— AIM OF THE TASK —
Arrange the lines from the one containing "In the photo, which is" through the end of the records as a Markdown table with the columns Row and Record line, numbering each line and leaving out blank lines.

— ROWS —
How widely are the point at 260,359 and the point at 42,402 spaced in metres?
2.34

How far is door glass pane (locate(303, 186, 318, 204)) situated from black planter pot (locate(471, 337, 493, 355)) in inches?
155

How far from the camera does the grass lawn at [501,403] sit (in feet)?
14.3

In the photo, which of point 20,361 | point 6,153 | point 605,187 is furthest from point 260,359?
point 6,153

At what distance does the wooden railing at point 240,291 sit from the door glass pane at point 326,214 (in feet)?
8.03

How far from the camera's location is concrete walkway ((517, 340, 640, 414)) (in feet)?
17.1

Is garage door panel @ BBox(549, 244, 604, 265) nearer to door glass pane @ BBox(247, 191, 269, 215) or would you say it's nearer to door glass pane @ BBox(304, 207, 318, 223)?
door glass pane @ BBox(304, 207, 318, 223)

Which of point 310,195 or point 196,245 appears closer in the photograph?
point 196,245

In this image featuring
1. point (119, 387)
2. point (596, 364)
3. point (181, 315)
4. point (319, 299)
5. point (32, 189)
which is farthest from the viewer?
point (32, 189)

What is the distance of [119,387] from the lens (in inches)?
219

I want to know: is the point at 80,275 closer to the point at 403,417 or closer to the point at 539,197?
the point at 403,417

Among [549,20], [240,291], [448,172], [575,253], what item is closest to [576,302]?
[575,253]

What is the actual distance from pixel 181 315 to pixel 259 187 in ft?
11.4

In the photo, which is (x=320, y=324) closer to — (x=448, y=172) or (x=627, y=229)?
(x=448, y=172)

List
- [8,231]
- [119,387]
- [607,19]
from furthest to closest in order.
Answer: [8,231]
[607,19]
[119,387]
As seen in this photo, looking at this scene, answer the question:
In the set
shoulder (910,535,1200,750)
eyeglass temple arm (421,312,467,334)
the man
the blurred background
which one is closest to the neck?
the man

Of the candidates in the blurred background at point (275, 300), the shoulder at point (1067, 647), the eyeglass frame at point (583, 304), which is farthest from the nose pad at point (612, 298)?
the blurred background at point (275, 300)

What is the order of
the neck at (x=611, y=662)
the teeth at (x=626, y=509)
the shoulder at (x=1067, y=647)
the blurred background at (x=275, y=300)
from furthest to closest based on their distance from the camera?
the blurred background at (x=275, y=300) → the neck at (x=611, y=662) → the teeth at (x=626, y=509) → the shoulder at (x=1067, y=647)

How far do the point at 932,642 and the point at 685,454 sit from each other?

— ANSWER TO THIS PROBLEM —
| Row | Record line |
|---|---|
| 1 | In the photo, which is (x=320, y=324) closer to — (x=448, y=172) or (x=627, y=229)? |
| 2 | (x=448, y=172) |
| 3 | List |
| 4 | - [8,231] |
| 5 | - [119,387] |
| 6 | - [607,19] |
| 7 | from furthest to closest in order. |
| 8 | Answer: [8,231] |
| 9 | [607,19] |
| 10 | [119,387] |
| 11 | As seen in this photo, looking at this scene, answer the question: |
| 12 | In the set |
| 13 | shoulder (910,535,1200,750) |
| 14 | eyeglass temple arm (421,312,467,334) |
| 15 | the man |
| 16 | the blurred background |
| 17 | which one is closest to the neck? |
| 18 | the man |
| 19 | Of the candidates in the blurred background at point (275, 300), the shoulder at point (1067, 647), the eyeglass frame at point (583, 304), which is farthest from the nose pad at point (612, 298)? |
| 20 | the blurred background at point (275, 300) |
| 21 | What is the order of |
| 22 | the neck at (x=611, y=662) |
| 23 | the teeth at (x=626, y=509) |
| 24 | the shoulder at (x=1067, y=647) |
| 25 | the blurred background at (x=275, y=300) |
| 26 | from furthest to closest based on their distance from the camera? |
| 27 | the blurred background at (x=275, y=300) → the neck at (x=611, y=662) → the teeth at (x=626, y=509) → the shoulder at (x=1067, y=647) |
| 28 | How far do the point at 932,642 and the point at 685,454 sit from each other? |